* _EXERCISE TASK_: Output the lines of the material starting at the line that contains "How widely are" and ending at the line that contains "3.32 metres" as a JSON list of strings, one string per line, with blank lines left out.

* _DATASET ENTRIES_:
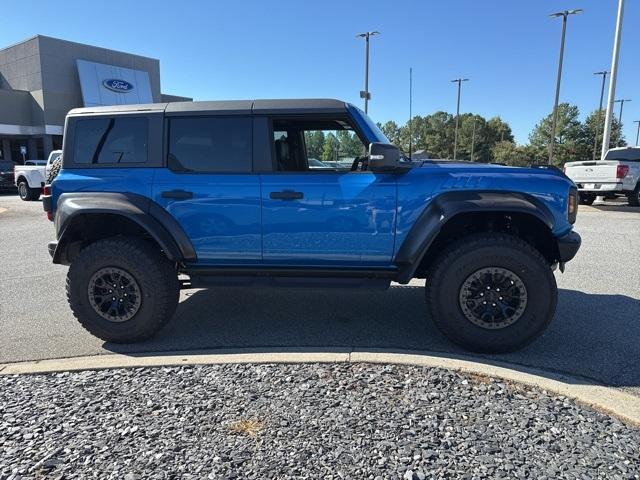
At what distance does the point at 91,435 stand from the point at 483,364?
2.58 m

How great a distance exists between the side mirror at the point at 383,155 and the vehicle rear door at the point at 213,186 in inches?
38.1

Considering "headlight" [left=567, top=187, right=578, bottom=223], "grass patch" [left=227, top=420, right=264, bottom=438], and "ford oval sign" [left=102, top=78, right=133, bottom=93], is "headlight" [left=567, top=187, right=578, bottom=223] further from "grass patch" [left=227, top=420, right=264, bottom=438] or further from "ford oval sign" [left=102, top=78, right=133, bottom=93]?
"ford oval sign" [left=102, top=78, right=133, bottom=93]

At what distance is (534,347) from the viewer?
366 cm

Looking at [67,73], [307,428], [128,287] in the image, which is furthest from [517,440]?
[67,73]

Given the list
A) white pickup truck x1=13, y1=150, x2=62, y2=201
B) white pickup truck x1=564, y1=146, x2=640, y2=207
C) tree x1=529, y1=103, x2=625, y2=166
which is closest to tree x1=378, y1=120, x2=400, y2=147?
white pickup truck x1=564, y1=146, x2=640, y2=207

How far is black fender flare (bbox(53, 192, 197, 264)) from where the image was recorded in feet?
12.0

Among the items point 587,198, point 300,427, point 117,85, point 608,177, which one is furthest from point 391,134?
point 117,85

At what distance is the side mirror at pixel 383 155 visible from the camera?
337cm

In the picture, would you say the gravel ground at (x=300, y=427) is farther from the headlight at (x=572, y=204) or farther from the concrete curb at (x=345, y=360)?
the headlight at (x=572, y=204)

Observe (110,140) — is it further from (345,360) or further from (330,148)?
(345,360)

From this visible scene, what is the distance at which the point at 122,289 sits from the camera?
378cm

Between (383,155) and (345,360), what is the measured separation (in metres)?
1.55

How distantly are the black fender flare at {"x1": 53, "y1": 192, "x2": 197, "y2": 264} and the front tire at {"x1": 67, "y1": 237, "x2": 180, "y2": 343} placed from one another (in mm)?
180

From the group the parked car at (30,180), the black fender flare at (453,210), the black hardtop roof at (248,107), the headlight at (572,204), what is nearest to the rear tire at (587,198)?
the headlight at (572,204)
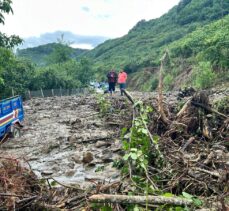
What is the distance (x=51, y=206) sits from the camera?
4262 mm

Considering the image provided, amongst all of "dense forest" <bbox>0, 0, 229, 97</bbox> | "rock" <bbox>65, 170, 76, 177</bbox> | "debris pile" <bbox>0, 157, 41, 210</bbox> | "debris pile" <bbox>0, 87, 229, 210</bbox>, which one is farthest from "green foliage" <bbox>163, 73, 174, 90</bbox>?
"debris pile" <bbox>0, 157, 41, 210</bbox>

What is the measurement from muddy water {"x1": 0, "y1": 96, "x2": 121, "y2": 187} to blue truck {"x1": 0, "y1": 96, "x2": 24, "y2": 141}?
286 mm

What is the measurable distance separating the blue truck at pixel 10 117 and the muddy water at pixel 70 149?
286mm

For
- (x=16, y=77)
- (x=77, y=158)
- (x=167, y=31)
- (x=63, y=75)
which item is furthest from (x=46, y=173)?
(x=167, y=31)

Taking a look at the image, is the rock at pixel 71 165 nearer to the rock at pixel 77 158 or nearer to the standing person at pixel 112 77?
the rock at pixel 77 158

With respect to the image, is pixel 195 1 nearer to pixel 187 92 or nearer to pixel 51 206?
pixel 187 92

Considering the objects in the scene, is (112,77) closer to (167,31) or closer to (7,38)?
(7,38)

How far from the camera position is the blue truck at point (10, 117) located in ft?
30.1

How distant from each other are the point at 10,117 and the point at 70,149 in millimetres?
2459

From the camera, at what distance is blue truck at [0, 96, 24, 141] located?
9.19 metres

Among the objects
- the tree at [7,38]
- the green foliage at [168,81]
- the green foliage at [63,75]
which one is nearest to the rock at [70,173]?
the tree at [7,38]

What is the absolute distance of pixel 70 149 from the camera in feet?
28.4

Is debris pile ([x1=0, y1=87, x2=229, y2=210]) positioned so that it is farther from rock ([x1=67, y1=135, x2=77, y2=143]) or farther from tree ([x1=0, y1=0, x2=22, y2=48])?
tree ([x1=0, y1=0, x2=22, y2=48])

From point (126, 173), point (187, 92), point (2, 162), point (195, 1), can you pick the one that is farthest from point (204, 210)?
point (195, 1)
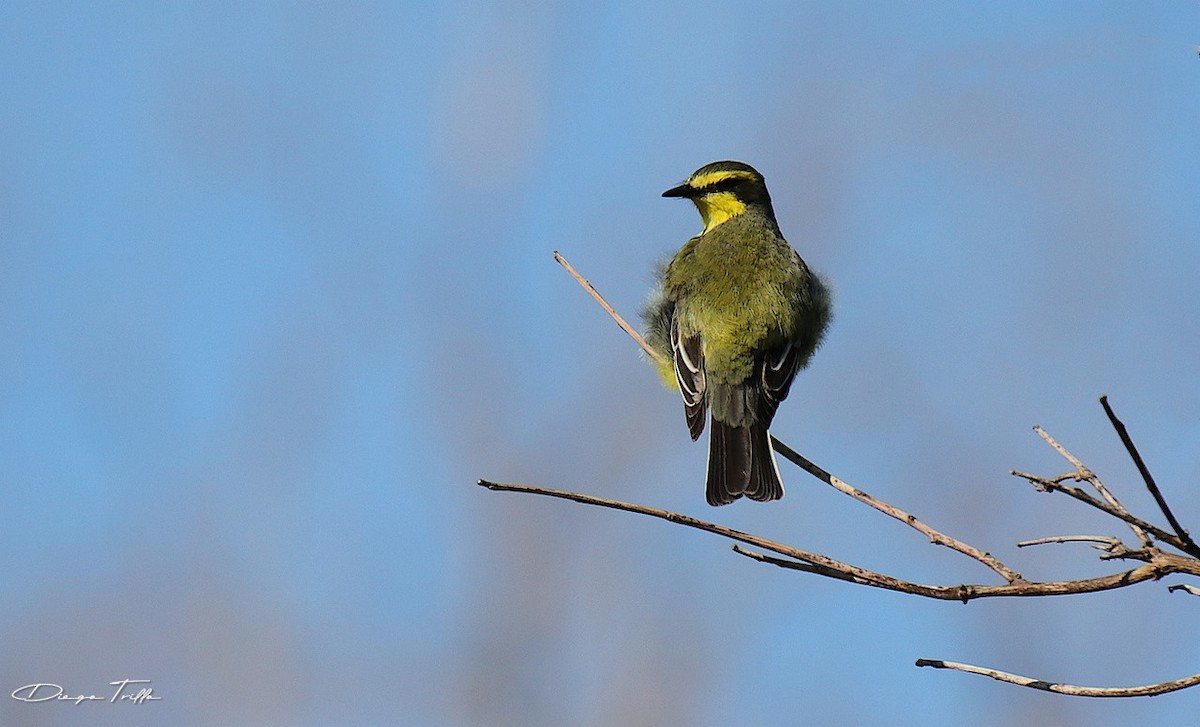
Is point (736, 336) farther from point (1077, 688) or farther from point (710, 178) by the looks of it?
point (1077, 688)

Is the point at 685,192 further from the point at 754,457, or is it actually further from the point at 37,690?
the point at 37,690

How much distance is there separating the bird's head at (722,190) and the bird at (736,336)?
0.20 m

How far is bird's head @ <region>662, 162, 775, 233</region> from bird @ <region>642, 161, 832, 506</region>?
195 mm

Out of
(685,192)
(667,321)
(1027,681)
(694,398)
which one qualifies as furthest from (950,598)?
(685,192)

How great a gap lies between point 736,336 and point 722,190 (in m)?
1.19

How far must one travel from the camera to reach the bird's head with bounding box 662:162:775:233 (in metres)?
5.90

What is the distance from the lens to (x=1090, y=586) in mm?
2145

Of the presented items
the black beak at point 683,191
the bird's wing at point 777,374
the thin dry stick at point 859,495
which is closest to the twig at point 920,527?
the thin dry stick at point 859,495

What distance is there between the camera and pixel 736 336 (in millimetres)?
4945

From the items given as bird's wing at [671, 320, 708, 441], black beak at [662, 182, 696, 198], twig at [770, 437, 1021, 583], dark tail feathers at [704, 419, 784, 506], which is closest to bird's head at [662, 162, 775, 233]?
black beak at [662, 182, 696, 198]

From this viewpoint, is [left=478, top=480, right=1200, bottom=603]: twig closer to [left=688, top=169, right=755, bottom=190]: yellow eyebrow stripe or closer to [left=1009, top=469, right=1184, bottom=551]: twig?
[left=1009, top=469, right=1184, bottom=551]: twig

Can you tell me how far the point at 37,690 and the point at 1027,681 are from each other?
4706 millimetres

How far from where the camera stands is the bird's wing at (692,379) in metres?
4.86

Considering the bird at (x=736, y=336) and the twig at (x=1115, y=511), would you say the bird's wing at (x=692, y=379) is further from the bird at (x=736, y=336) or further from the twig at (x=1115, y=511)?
the twig at (x=1115, y=511)
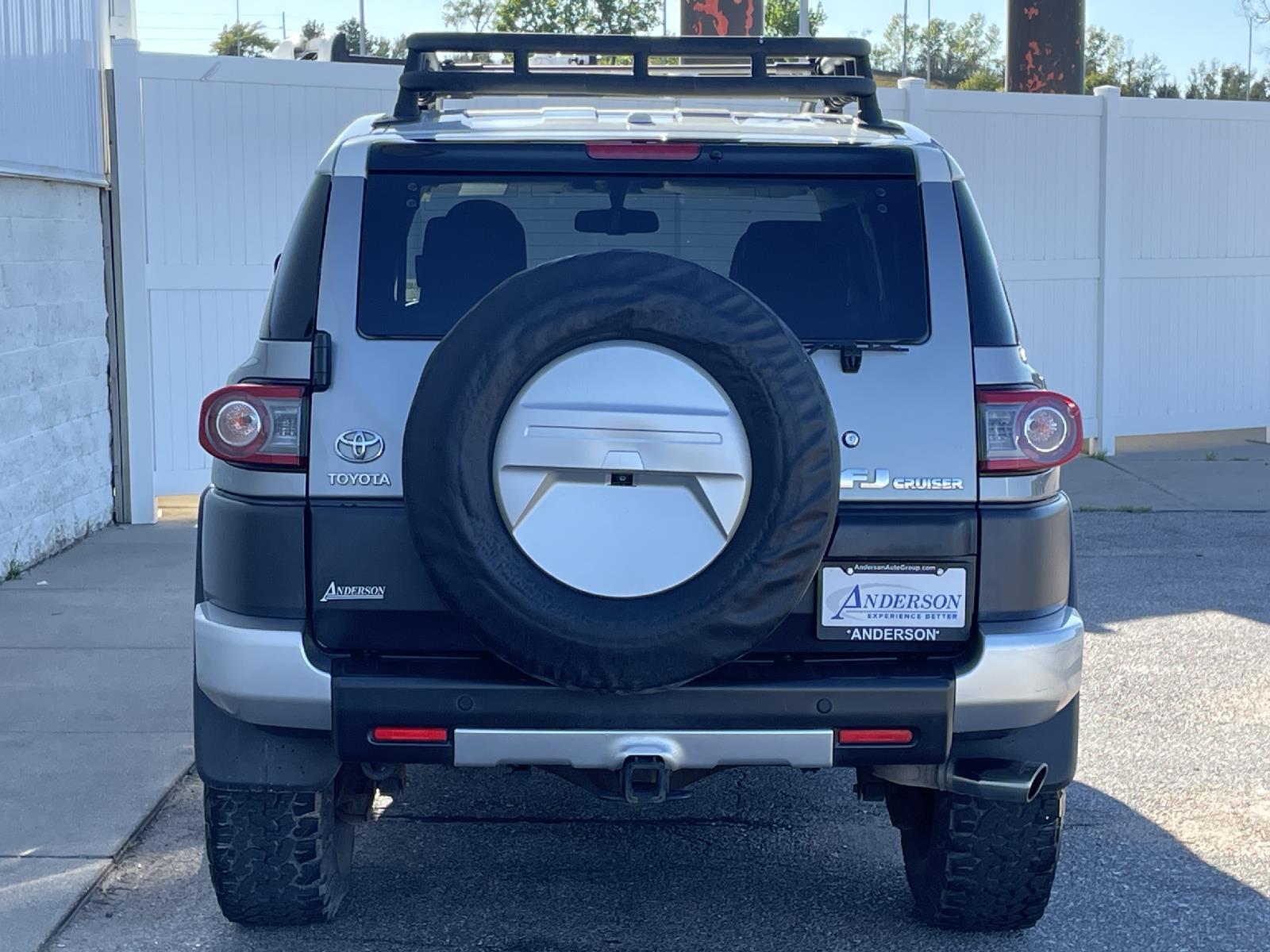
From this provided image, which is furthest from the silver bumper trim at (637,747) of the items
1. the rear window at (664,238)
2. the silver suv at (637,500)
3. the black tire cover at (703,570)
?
the rear window at (664,238)

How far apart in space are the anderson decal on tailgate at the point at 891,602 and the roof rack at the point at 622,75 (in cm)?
Answer: 130

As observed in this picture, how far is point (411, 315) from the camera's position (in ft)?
11.5

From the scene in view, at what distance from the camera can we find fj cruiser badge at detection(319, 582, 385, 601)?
3.37m

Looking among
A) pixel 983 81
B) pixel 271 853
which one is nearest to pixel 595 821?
pixel 271 853

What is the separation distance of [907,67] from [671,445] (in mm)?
97741

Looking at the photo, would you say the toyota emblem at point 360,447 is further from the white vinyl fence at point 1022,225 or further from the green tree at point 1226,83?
the green tree at point 1226,83

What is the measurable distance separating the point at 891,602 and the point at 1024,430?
1.54ft

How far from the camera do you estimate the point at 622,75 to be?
4262 millimetres

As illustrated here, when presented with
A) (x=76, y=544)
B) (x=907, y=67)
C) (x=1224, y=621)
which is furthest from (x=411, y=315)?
(x=907, y=67)

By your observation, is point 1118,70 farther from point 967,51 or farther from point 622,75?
point 622,75

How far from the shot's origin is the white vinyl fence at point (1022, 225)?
373 inches

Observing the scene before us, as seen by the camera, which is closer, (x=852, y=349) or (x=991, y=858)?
(x=852, y=349)

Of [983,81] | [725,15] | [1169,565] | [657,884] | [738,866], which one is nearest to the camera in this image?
[657,884]

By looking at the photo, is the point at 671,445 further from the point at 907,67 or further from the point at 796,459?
the point at 907,67
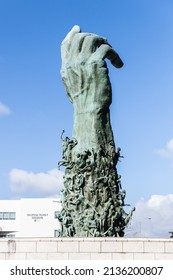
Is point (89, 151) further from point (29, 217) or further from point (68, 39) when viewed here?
point (29, 217)

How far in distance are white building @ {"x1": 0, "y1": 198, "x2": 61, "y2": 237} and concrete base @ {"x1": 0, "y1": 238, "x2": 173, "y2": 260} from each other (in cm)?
4200

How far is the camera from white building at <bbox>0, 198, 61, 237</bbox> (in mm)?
59656

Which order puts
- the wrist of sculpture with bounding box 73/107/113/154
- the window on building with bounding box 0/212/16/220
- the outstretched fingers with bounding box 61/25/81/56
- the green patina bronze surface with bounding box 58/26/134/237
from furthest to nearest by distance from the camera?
the window on building with bounding box 0/212/16/220
the outstretched fingers with bounding box 61/25/81/56
the wrist of sculpture with bounding box 73/107/113/154
the green patina bronze surface with bounding box 58/26/134/237

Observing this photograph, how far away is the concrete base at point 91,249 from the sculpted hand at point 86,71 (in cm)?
538

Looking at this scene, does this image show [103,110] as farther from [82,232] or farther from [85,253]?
[85,253]

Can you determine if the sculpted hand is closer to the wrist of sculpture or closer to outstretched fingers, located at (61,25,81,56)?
outstretched fingers, located at (61,25,81,56)

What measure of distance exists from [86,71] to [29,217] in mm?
40769

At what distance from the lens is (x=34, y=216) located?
6019 cm

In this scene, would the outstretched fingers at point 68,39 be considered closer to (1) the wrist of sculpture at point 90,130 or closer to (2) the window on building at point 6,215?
(1) the wrist of sculpture at point 90,130

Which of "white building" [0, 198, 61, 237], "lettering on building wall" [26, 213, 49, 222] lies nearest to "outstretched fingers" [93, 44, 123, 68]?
"white building" [0, 198, 61, 237]

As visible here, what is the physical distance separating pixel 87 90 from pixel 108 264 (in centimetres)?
701

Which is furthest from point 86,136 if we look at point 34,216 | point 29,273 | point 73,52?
point 34,216

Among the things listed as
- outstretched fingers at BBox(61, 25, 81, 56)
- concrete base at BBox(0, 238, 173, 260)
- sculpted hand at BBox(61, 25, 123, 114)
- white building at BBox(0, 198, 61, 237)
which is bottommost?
concrete base at BBox(0, 238, 173, 260)

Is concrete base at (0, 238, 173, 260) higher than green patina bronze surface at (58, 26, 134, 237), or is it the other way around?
green patina bronze surface at (58, 26, 134, 237)
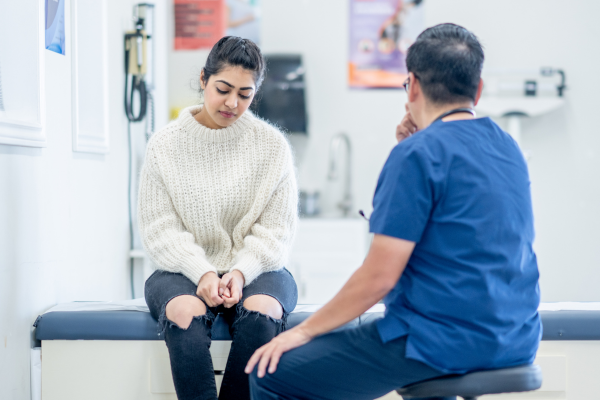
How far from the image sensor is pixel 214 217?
1.53 m

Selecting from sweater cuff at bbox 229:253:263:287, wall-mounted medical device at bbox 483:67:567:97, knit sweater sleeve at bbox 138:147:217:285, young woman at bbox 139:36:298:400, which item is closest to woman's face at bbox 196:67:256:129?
young woman at bbox 139:36:298:400

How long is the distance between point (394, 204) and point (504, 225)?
187 mm

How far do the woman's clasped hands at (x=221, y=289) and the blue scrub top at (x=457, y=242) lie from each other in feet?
1.62

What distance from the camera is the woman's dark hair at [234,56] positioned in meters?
1.47

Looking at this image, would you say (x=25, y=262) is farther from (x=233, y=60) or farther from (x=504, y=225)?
(x=504, y=225)

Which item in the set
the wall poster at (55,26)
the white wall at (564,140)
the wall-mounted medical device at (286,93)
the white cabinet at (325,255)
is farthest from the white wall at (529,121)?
the wall poster at (55,26)

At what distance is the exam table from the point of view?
1.43 meters

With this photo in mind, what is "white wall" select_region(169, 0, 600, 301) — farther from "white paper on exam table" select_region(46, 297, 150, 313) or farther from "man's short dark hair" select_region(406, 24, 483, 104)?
"man's short dark hair" select_region(406, 24, 483, 104)

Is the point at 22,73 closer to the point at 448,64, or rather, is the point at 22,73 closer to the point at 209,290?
the point at 209,290

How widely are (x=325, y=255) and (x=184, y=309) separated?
193 centimetres

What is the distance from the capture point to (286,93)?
3.32 metres

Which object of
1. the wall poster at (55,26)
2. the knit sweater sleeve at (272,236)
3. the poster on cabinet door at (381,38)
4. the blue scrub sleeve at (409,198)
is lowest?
the knit sweater sleeve at (272,236)

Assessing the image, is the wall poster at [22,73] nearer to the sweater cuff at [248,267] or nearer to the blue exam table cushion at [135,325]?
the blue exam table cushion at [135,325]

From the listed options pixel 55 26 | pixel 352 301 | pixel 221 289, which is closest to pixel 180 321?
pixel 221 289
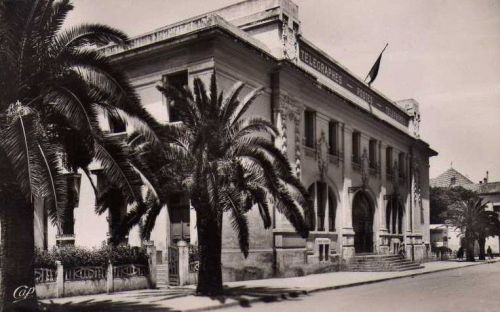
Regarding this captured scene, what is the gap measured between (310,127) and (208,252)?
1359 cm

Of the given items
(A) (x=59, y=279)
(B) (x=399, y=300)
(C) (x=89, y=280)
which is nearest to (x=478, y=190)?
(B) (x=399, y=300)

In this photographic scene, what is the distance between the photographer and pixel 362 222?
34.7m

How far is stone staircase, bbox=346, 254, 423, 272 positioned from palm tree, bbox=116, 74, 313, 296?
46.5 feet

* _SOLUTION FOR THIS TASK_:
[
  "How widely are (x=325, y=255) and (x=184, y=309) separated?",
  "193 centimetres",
  "What is the distance from the capture point to (286,93)?",
  "3.32 metres"
]